## Problems to solve
A) In the article about Isle of Wight health services, reproduce the passage that begins at the words "By Carole Dennett Feb" and stops after "adult social care.".
B) Pick up the article about Isle of Wight health services after its last sentence and write what comes next.

**** Document passage ****

No beds for Islanders!

By Carole Dennett Feb 3, 2023
The two wards at QA Hospital in Portsmouth. Seventy-two beds paid for by £10 million awarded to the IW NHS

by Carole Dennett

The Isle of Wight NHS Trust should have consulted stakeholders, partners and the community before making important decisions about the future of Island health services. That’s according to Isle of Wight Council cabinet member, Councillor Karl Love, who is responsible for public health and adult social care.

This week in a shock announcement, the Isle of Wight NHS Trust said that the Island’s NHS health team and Portsmouth Hospitals University NHS Trust, will in future share a joint leadership team. A single Chief Executive will have “a mandate to create a single executive team and single clinical leadership approach across the two trusts”.

**** Data supplied ****

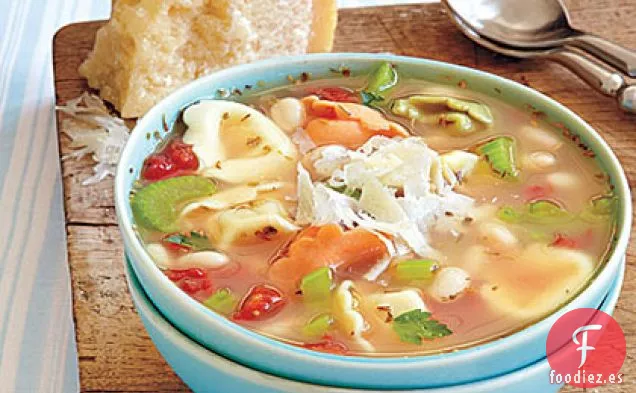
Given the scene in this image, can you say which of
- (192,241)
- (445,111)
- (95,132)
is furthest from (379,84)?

****
**** Data supplied ****

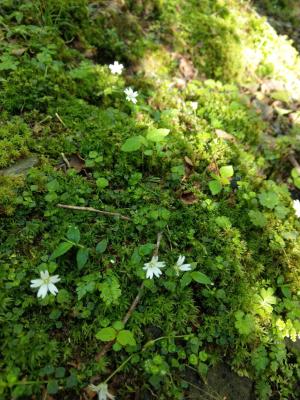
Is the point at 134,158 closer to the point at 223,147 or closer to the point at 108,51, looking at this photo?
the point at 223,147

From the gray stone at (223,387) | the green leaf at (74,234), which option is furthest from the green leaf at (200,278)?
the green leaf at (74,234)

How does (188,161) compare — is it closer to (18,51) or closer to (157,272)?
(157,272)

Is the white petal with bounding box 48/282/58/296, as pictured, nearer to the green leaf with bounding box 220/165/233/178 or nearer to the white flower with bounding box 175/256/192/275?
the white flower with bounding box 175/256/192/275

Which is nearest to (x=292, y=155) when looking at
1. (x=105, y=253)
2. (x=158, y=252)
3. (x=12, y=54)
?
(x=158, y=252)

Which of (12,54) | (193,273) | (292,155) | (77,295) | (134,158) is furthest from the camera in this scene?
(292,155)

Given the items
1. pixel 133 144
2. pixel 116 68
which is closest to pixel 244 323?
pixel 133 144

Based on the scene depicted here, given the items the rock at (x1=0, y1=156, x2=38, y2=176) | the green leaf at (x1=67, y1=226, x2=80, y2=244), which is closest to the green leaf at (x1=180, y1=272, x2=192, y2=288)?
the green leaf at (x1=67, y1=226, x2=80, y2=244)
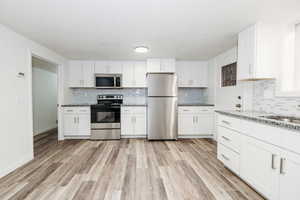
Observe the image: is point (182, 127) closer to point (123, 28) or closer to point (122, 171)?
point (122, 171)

****

## Exercise answers
A)
By Carole Dennett Feb 3, 2023
The two wards at QA Hospital in Portsmouth. Seventy-two beds paid for by £10 million awarded to the IW NHS

by Carole Dennett

The Isle of Wight NHS Trust should have consulted stakeholders, partners and the community before making important decisions about the future of Island health services. That’s according to Isle of Wight Council cabinet member, Councillor Karl Love, who is responsible for public health and adult social care.

B)
Despite the press release announcing the change claiming the trust had been working with partners to develop “a strategic plan for the future”, Cllr Love said that nobody told the IW Council about it. He said; “We didn’t know it was happening, nobody discussed it with us. The first we knew of it was after the press release had gone out. We even had a partnership meeting a couple of days before and it wasn’t raised there.”

“There are questions our community needs to ask about the impact this will have on our health services. I’m not happy with how services are being moved off the Island without proper consultation with Islanders. You have to carry the community with you – this deal by the NHS Trust has been thrust upon us with no warning or consultation.

Islanders could be forgiven for feeling this is not the first time decisions have been made involving Portsmouth and Island healthcare without their say so. In 2021 it was announced that £10 million of £48 million awarded by the government to the Island in 2019 was being passed to the Portsmouth NHS Trust to pay for two new wards at Queen Alexandra Hospital (pictured above). There was no consultation with Islanders on how the funding should be used.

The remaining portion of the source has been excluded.